Do I get a performance bonus if I try to use assembler commands for math commands instead of c

Question

Do I get a performance bonus if I try to use assembler commands for math commands instead of c

I have a loop in my application that does mathematical calculations of multiplication and addition.

I know some facts:

Android devices support armv6 processors and higher
armv6 is not supported by NEON

Does application performance on armv6 increase, including up, if I start using math assembler commands instead of m mathematical commands?

UPDATE

I need to loop with a math operation faster, this is the right way to use assembler instead of c.

UPDATE

I have this calculation:

Ry0 = (b0a0 * buffer[index] + b1a0 * Rx1 + b2a0 * Rx2 - a1a0 * Ry1 - a2a0 * Ry2);

This is the transfer function of biquad.

Can I do this calculation faster with asm?

UPDATE

buffer size 192000
variables - type float

+4

c assembly android arm

testCoder Dec 21 '12 at 20:20

source share

4 answers

The Infinite Impulse Response (IIR) functions are difficult to implement with high performance because each output element is closely dependent on the immediately preceding output element. This leads to a delay from exit to exit. This chain of dependencies hits common high-performance methods (such as SIMD, striping, and superscalar execution).

Work in the assembly is not a good approach to this from the beginning. At some point, assembly work might help. However, you have a fundamental problem: you cannot create a new output until you complete the previous output, multiply it by a factor and add the results of additional arithmetic. Therefore, the best thing you can do with this formulation is to produce one output as often as the processor can do multiplication and additions from beginning to end, even assuming that other work can be done in parallel.

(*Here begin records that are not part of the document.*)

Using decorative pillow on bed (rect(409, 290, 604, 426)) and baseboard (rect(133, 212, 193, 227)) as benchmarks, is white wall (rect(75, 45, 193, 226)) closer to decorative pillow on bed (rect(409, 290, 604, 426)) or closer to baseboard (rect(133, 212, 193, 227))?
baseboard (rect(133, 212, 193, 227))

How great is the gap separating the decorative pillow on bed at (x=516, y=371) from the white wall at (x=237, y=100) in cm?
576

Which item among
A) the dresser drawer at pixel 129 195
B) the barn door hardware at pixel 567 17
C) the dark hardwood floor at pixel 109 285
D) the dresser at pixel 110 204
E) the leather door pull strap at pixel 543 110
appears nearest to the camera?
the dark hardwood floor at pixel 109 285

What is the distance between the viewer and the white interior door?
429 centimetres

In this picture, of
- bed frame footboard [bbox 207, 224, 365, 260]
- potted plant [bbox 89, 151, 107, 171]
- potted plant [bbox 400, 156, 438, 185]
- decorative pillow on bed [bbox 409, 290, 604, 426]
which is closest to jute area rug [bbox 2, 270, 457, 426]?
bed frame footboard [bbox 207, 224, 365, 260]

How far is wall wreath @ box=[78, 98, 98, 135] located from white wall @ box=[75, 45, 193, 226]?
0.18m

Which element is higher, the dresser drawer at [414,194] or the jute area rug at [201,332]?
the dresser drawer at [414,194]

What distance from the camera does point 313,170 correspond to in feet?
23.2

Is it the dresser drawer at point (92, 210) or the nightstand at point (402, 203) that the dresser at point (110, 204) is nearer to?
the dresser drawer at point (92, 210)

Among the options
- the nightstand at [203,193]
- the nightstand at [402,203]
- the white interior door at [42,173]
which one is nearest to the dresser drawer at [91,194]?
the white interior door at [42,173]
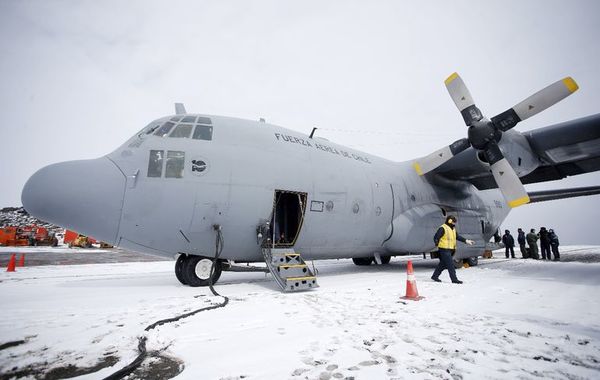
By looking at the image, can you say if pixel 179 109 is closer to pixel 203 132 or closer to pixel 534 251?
pixel 203 132

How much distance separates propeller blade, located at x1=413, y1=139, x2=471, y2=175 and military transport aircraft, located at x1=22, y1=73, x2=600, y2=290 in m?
0.04

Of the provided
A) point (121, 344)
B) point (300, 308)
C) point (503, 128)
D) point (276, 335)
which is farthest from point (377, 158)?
point (121, 344)

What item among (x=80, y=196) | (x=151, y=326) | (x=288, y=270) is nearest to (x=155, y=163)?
(x=80, y=196)

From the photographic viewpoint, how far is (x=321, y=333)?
A: 3.68 m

Mathematically, you can rewrite IIR so that the output will subsequently depend on other outputs and inputs, and not immediately on the previous output. This uses more arithmetic, but makes it possible to perform arithmetic in parallel, thereby providing higher throughput.

On an iPhone or other iOS device, you can simply call vDSP_deq22 in the Accelerate framework. Acceleration is an Apple library, so it is not available on Android. However, maybe someone has implemented something similar.

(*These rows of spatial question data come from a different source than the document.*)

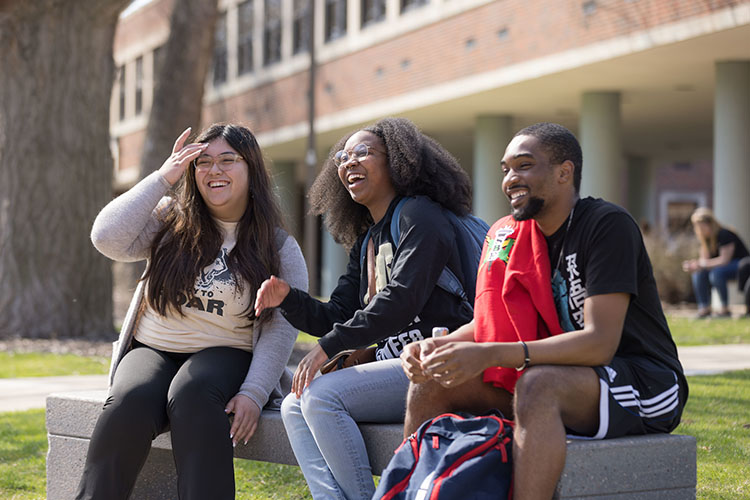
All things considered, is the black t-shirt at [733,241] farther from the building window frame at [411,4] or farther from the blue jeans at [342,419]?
the blue jeans at [342,419]

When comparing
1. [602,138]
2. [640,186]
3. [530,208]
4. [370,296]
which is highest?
Answer: [602,138]

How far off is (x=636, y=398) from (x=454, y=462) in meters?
0.63

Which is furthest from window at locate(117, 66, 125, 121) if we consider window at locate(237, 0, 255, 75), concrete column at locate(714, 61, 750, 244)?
concrete column at locate(714, 61, 750, 244)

One approach is to measure how many processor cycles each output accepts (calculate a lot, divide the time by the number of outputs, multiply by the processor speed) by the latency in the multiplication cycles from the addition (from the documentation for the processor model used). If the accepted time coincides with the waiting time, then this arithmetic cannot be performed on this processor more quickly, and you must either accept it or find an alternative solution with different mathematics.

+8

Eric Postpischil Dec 21 '12 at 20:50

source share

You may be able to get extra speed by looking at what your compiler is doing, but this should be the last thing you do. First look at your algorithm and variable types.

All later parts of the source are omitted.